Sometimes, orthodontic treatment may require tooth extraction. If the teeth cannot fit properly in the jaw, and other solutions would lead to more problems than the teeth being removed, your doctor may consider tooth extraction as an option. Depending on the severity of the case, one, two, three, or four teeth may need to be extracted. In cases where only a single tooth is removed, symmetry issues may arise at the end of treatment. For example, if a tooth is extracted from one side of the mouth but not the other, slight asymmetry may occur. However, this is usually subtle and only noticeable to you and your doctor.
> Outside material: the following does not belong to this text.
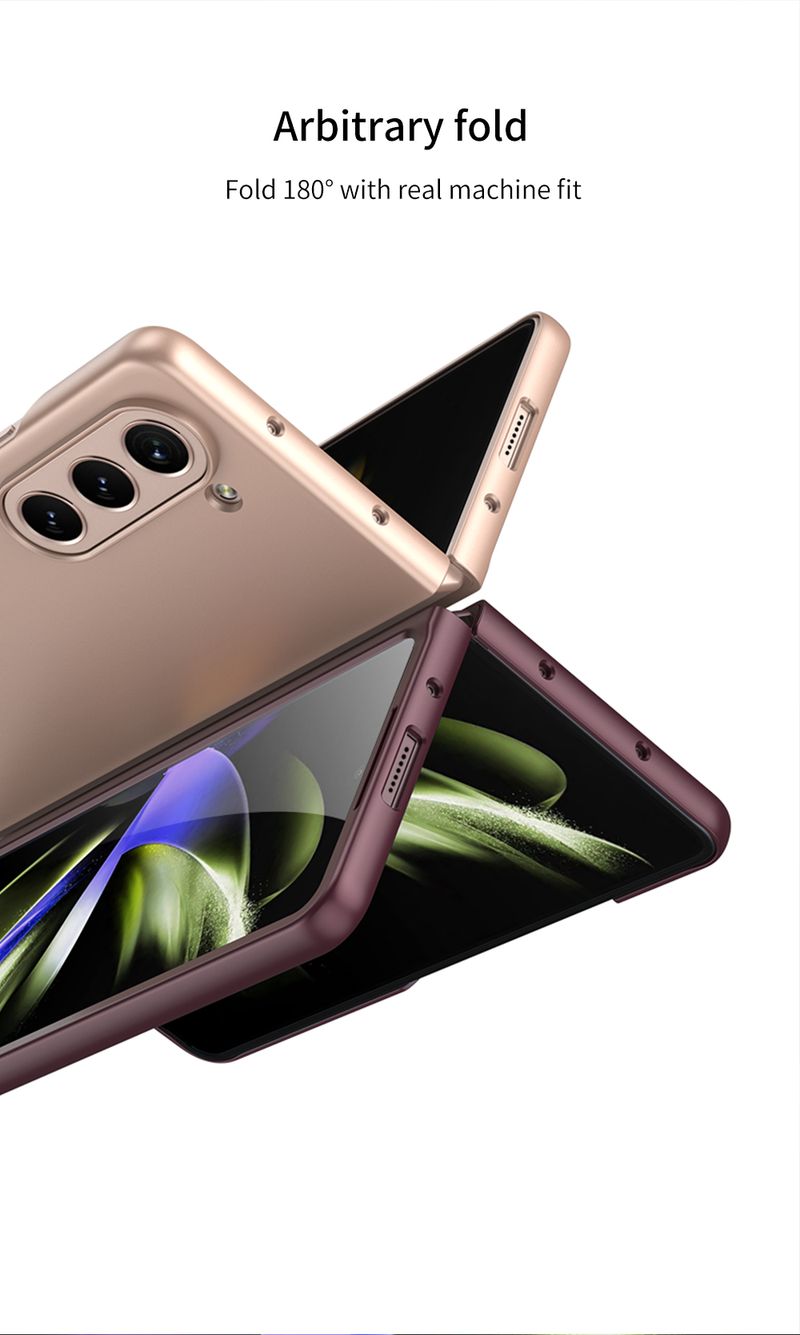 For Samsung Galaxy Z Fold 5 Luxury Business Smooth Elegant Anti Drop Phone Case Cover_voghion.com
Most orthodontic disorders are caused by a mismatch between the size of the teeth and the size of the jaw. Often, a small jaw structure is inherited from one parent, and large teeth from the other, leaving insufficient space for the teeth to align properly. If the problem is not too severe, treatments like jaw expansion or interproximal reduction (filing) are used to create space, as demonstrated in the video section. However, in more severe cases, tooth extraction may be necessary.
There have been numerous scientific studies conducted on the need for tooth extraction in orthodontic treatment. While the results vary, approximately 30-40% of patients undergoing orthodontics may require tooth extraction.
In treatments involving tooth extraction, the first premolars are typically removed. This is because these teeth are usually located near the crooked areas, there are two on each side of the jaw, and their removal does not cause significant aesthetic concerns. The space created by the extractions is used to straighten the crooked teeth, and the remaining gaps are closed by moving the back teeth forward during treatment.
In cases where there is severe space limitation, extraction becomes mandatory. When determining the need for extraction, various factors such as the patient's facial proportions, tooth-lip support, bite alignment, and the presence of wisdom teeth are also taken into account.